Rewrite the lines from the one containing "With respect to" through the end of the items, inclusive, changing "distant figure" to "remote figure" and leaving everything else as it is. Return only those lines.

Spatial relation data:
------------------------
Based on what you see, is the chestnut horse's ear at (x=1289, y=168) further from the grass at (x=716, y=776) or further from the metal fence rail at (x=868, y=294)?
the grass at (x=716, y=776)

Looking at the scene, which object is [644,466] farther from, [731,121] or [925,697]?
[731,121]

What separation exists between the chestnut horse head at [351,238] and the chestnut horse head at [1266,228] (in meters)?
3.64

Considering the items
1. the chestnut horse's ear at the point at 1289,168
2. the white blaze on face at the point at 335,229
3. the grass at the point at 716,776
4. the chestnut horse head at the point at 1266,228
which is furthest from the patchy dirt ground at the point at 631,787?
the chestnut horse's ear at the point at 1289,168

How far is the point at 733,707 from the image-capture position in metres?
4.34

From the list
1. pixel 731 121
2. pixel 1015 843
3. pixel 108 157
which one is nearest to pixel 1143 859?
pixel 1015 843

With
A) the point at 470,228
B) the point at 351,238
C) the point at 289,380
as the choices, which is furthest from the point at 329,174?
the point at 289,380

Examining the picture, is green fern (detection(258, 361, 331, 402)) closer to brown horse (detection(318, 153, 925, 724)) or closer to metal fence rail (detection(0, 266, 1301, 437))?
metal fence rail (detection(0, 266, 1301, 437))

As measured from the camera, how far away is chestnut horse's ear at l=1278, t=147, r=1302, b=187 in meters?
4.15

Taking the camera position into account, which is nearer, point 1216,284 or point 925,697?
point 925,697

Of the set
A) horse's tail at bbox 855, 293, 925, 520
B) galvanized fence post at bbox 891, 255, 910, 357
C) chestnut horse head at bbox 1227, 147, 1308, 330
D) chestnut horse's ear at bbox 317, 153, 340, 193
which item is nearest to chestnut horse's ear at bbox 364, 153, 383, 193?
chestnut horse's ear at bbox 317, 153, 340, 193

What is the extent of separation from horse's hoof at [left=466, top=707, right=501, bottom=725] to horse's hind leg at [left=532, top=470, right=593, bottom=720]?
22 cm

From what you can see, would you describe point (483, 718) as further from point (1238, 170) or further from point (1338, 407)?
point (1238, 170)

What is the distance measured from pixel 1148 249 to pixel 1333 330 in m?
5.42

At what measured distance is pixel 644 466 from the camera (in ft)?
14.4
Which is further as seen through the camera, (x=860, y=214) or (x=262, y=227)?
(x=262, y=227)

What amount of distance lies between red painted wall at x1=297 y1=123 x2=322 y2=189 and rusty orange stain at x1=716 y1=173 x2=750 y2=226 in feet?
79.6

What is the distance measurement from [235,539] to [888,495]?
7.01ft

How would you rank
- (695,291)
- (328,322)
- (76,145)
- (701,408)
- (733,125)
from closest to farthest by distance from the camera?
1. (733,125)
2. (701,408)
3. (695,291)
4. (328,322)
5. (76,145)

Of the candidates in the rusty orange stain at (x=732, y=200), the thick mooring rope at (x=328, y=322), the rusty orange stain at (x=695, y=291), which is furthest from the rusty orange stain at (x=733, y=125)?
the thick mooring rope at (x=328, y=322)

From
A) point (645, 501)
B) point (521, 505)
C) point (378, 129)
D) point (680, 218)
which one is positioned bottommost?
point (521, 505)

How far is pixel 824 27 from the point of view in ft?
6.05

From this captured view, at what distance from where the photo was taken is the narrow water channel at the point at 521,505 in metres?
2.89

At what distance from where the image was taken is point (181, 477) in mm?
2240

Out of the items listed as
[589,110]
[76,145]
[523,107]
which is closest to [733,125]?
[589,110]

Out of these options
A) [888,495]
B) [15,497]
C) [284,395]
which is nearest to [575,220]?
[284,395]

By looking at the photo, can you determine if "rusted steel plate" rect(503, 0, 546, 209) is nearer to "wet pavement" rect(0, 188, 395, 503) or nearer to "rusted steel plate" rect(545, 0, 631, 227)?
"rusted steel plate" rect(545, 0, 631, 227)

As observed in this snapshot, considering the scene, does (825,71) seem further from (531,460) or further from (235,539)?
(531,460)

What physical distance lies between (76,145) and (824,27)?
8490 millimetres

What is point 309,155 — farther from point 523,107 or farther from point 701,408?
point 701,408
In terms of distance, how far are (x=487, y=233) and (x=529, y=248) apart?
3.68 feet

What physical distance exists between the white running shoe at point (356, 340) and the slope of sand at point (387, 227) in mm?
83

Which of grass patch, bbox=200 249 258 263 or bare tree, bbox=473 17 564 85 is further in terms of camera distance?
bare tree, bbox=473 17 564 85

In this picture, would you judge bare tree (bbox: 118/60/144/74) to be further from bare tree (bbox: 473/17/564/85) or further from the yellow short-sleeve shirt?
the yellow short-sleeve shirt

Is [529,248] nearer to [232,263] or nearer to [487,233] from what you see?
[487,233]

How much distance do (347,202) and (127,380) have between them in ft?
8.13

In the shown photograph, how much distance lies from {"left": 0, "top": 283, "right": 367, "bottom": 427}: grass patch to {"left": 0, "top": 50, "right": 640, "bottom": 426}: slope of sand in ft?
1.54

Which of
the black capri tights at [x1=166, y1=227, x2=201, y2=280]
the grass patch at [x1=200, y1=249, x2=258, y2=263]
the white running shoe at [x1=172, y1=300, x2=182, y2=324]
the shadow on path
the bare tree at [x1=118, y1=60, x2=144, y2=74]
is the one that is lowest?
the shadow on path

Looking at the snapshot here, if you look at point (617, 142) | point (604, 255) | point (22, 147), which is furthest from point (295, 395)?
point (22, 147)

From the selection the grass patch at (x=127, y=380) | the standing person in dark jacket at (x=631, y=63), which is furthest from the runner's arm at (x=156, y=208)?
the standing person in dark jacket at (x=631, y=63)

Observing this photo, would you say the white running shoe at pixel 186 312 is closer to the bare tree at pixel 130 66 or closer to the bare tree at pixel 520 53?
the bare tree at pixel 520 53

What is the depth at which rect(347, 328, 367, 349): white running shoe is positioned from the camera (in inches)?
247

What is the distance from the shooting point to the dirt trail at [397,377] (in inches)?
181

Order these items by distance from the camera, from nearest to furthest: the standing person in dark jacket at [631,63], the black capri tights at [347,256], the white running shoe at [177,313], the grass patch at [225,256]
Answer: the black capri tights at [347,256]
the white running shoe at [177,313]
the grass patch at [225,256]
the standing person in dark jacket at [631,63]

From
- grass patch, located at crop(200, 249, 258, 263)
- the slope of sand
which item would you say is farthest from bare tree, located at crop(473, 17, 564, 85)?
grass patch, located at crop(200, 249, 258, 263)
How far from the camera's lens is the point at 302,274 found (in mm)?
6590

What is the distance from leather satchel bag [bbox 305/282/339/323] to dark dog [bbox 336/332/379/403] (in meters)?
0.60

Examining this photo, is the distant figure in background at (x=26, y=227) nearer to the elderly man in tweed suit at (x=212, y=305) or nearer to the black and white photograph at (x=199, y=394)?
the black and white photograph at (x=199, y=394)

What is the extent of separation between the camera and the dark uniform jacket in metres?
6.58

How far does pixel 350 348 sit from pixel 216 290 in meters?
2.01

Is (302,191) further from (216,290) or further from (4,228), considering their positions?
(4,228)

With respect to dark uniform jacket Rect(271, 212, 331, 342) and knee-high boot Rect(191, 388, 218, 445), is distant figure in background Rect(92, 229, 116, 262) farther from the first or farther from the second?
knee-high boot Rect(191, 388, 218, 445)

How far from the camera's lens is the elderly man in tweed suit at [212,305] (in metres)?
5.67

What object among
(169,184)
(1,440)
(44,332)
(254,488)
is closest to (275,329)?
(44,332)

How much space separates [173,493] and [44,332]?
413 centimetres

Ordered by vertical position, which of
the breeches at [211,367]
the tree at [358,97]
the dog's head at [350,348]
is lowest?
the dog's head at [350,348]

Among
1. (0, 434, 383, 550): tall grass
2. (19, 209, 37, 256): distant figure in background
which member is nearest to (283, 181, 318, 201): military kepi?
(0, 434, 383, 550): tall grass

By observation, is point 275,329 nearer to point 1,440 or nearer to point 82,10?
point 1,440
------------------------
Solution for this problem:
With respect to dark uniform jacket Rect(271, 212, 331, 342) and knee-high boot Rect(191, 388, 218, 445), is remote figure in background Rect(92, 229, 116, 262) farther from the first or farther from the second?
knee-high boot Rect(191, 388, 218, 445)

How far from the camera's lens is the elderly man in tweed suit at [212,305] (in metres)?
5.67

What object among
(169,184)
(1,440)
(44,332)
(254,488)
is closest to (275,329)?
(44,332)

How much space separates [173,493] and [44,332]?
413 centimetres

Ordered by vertical position, which of
the breeches at [211,367]
the tree at [358,97]
the dog's head at [350,348]
is lowest?
the dog's head at [350,348]

Among
1. (0, 434, 383, 550): tall grass
2. (19, 209, 37, 256): remote figure in background
which member is nearest to (283, 181, 318, 201): military kepi?
(0, 434, 383, 550): tall grass

By observation, is point 275,329 nearer to point 1,440 or nearer to point 82,10?
point 1,440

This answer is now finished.